- [PROBLEM TO SOLVE]: Carry on the bank transactions analysis write-up from its last sentence, in the same style.

- [PASSAGE SHOWN]:
# Bank Transactions Analysis

> Huduma Bank is a hypothetical institution created solely for this project, and any resemblance to actual banks or their operations is entirely coincidental. The transaction dataset used in this analysis is synthetic and was generated to simulate realistic transaction behavior for demonstration purposes. 

## Outline

- [Introduction](#Introduction)
- [Data Overview](#Data-Overview)
- [Data Cleaning and Transformations](#Data-Cleaning-and-Transformations)
- [Analysis and Insights](#Analysis-and-Insights)
- [Setting up a GitHub repository](#setting-up-a-github-repository)
- [Collaboration on GitHub](#collaboration-on-github)
- [Utilising GitHub features](#utilising-github-features)

## Introduction

Huduma Bank has been in operation for 5 years. Although the bank has experienced a steady increase in its user base, Huduma Bank executives feel it is time to refine its business model by closely observing and analyzing transaction trends related to its customers. Recently, the bank has become more focused on collecting transaction data, resulting in a dataset that spans the past 3 months. While this data does not cover its entire operational period, the bank hopes that it will provide sufficient insights to guide decisions. Their goal is to identify key areas for improvement and focus that will support the implementation of strategic objectives to drive growth.

By contracting a data analyst, the bank wishes to achieve the following objectives:
- **Highlight Data Quality Challenges:** Address potential issues that may impact the accuracy of any analysis.
- **Examine Transaction Patterns:** Evaluate transaction data to uncover trends in customer behaviour.
- **Identify Operational Opportunities:** Determine which aspects of its current service offerings may be optimized to better support its revenue model.

By gathering and analysing these insights, Huduma Bank aims to make informed strategic decisions to enhance customer engagement, improve service delivery, and drive sustainable growth.


## Data Overview 

### Data Description  

For this project, I will be using the transaction dataset provided by Huduma Bank. The dataset contains transaction records collected between September and November 2018, capturing various customer transaction activities over that period. The data is organized into several fields, each representing a different aspect of a transaction as follows:

- **status:** Indicates the current state of the transaction (e.g., "authorised" or "posted").


- **card_present_flag:** A binary indicator showing whether the card was physically present during the transaction.


- **txn_description:** Describes the type or channel of the transaction (such as POS, SALES POS, PAYMENT, etc.).


- **first_name:** The first name of the customer involved in the transaction.


- **balance:** The account balance at the time the transaction was recorded.


- **date:** The date when the transaction occurred.


- **gender:** The gender of the customer.


- **age:** The age of the customer.


- **merchant_suburb:** The suburb where the merchant is located.


- **merchant_state:** The state in which the transaction took place.


- **amount:** The monetary value of the transaction.


- **movement:** Indicates whether the transaction is a debit or a credit.


You can explore actual dataset on the `Original data` worksheet of the project Excel workbook [link].

- [RECORDS SUPPLIED]:
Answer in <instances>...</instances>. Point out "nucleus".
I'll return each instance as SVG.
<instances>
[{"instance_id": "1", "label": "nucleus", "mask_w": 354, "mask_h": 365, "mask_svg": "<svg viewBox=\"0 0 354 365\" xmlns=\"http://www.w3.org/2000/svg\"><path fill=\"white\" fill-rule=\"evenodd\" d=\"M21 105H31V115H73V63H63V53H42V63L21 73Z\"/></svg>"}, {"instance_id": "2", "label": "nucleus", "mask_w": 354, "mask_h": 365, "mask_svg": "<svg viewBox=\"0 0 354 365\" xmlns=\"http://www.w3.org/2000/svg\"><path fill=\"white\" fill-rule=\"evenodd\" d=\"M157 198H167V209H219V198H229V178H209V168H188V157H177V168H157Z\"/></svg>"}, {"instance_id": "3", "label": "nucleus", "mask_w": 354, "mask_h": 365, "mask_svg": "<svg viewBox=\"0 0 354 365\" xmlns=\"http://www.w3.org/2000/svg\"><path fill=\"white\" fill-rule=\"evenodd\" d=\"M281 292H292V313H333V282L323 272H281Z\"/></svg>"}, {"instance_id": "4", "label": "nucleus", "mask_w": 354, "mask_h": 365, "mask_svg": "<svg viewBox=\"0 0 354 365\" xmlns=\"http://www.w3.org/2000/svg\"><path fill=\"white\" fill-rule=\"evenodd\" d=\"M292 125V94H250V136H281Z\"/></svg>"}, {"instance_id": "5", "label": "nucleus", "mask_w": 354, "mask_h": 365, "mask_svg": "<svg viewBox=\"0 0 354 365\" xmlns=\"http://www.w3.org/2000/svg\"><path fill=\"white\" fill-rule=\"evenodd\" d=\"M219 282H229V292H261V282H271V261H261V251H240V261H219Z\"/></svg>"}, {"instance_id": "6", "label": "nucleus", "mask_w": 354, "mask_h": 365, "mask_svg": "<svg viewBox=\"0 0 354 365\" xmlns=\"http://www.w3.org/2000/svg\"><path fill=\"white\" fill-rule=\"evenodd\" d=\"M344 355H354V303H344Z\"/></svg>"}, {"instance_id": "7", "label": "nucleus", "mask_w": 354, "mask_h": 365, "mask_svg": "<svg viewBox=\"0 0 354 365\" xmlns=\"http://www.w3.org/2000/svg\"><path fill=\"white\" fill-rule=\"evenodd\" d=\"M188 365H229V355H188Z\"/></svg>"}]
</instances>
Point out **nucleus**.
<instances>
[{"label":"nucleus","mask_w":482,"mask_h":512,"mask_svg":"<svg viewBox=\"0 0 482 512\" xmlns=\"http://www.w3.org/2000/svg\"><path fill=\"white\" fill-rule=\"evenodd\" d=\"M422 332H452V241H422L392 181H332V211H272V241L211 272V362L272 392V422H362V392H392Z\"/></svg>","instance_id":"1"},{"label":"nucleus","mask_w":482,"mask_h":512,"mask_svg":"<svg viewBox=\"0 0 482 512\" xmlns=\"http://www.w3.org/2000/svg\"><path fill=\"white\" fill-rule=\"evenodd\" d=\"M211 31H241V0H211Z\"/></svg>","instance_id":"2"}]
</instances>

- [RESULT FOR THIS TASK]:
### Data Quality Issues

During my review of the dataset, I identified several data quality issues that could impact the accuracy and clarity of the analysis:

**Lack of a data dictionary:**
Without a detailed data dictionary, it is challenging to fully understand the context and intended meaning of each field, especially for binary or categorical variables.

**Inconsistent naming conventions:**
Both `SALES POS` and `POS` are present in the dataset. It was difficult to understand whether they referred to the same type of transaction or not. If so, standardizing these into a single, consistent label would help prevent ambiguity during analysis.

**Missing values in non-POS transactions:**
Transactions classified as `POS` have missing values in the fields: `card_present_flag`, `merchant_suburb`, and` merchant_state`. This is likely because these details are only relevant to POS transactions.

**Limited customer identification:**
Only first names are provided for customers, which makes it difficult to differentiate customers with similar names. This introduces the risk of combining transaction values from distinct customers.

**No unique transaction identifiers:**
There is currently no field that helps to uniquely identify each transaction, which can pose an issue when we want to reference a specific transaction.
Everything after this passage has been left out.